Julio del 96 había vuelto a despertar a España de la siesta. Todo el mundo estaba convencido de que el Tour de aquel año iba a consagrar a Induráin como el mejor ciclista de la historia, el primero en conseguir el mítico sexto entorchado. Sin embargo, los planes se torcieron. Tras una "pájara" de la que se aprovecharon Eugeni Berzín o Bjarne Rijs entre otros, Induráin se alejó del liderato. Y en una etapa diseñada para su mayor gloria, al paso por su Pamplona natal, el corredor de Banesto se desfondó del todo y cayó rendido al impresionante estado de forma del danés o a la emergente fuerza de Jan Ulrich. Luego ambos fueron desposeídos de sus victorias en el Tour por dopaje.
El caso es que Induráin era humano. Y siempre que un héroe demuestra ser de carne y hueso, empiezan a arreciarle las críticas. Y llegó Atlanta: en los juegos peor organizados de la Era Moderna, el corredor navarro buscó callar bocas. Y a fe que lo consiguió.
Estuvo a punto de no ir, pensándolo hasta última hora. Pero se decidió a repetir una experiencia que le había parecido única, pese a su discreto papel en Los Ángeles doce años antes. Y en la contrarreloj, sobre cincuenta y dos kilómetros y bajo un sol de justicia, la sincronía perfecta entre Induráin y su Espada, entre el nuevo Cid y su peculiar Babieca, se puso en marcha. Control kilométrico tras control kilométrico se iba confirmando: si alguien le daba por acabado, como Rodrigo Díaz de Vivar, Induráin vencía después de muerto. Le acompañarían en el podio el británico Chris Boardman, con un meritorio bronce, y aquel al que todos señalaron como su sucesor. Para su desgracia, Abraham Olano, de Anoeta y plata en aquella crono, fue simplemente un buen ciclista cuando la gente quería que sustituyera al mejor.

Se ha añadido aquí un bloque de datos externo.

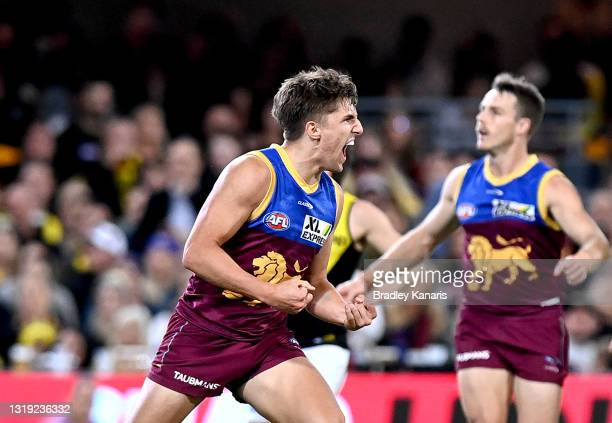 Zac Bailey of the Lions celebrates after kicking a goal during the round 10 AFL match between the Brisbane Lions and the Richmond Tigers at The Gabba...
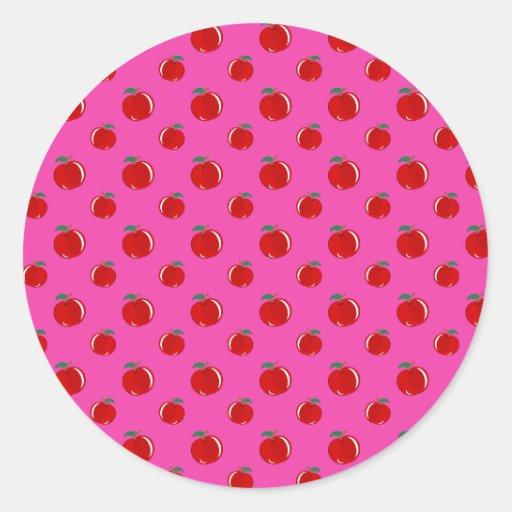 Modelo rosado de la manzana pegatina redonda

Atlanta, pues, fue testigo del último triunfo de Induráin. Ese mismo mes de septiembre intentó lograr lo que nunca consiguió, la Vuelta a España. Pero las diferencias surgidas con su entorno, y un agotamiento más psíquico que físico, terminaron por humillar a un gran campeón. Indurain nunca debió haber corrido aquella vuelta; nunca debió permitirse que su última imagen en activo fuera la de un derrotado e impotente ciclista incapaz de completar la etapa de los Lagos de Covadonga. El dos de enero de 1997, anunció que no renovaba por el Banesto pero que tampoco aceptaba las otras ofertas que tenía sobre la mesa. Que se retiraba. Hoy, a sus 47 años, vive retirado, salvo apariciones muy esporádicas de carácter publicitario, de toda actividad pública y concede muy contadas entrevistas. Pero seguro que cuando dentro de unas semanas se encienda el pebetero en Wembley, Miguel Indurain, el primer ciclista de la historia en ganar cinco Tours consecutivos al margen de batir el récord de la hora o firmar un doble triunfo en el Giro recordará que el, como tantos otros, también obtuvo un triunfo olímpico. Su último triunfo.